→ **What to produce**:
Reproduce each of the following rows verbatim, with no changes to wording, numbers, or punctuation.

========

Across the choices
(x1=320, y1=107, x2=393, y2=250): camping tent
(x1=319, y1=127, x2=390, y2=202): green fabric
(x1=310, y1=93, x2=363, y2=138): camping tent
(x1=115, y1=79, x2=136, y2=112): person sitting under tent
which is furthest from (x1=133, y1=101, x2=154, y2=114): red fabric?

========

→ **Written solution**:
Across the choices
(x1=320, y1=107, x2=393, y2=250): camping tent
(x1=319, y1=127, x2=390, y2=202): green fabric
(x1=310, y1=93, x2=363, y2=138): camping tent
(x1=115, y1=79, x2=136, y2=112): person sitting under tent
which is furthest from (x1=133, y1=101, x2=154, y2=114): red fabric?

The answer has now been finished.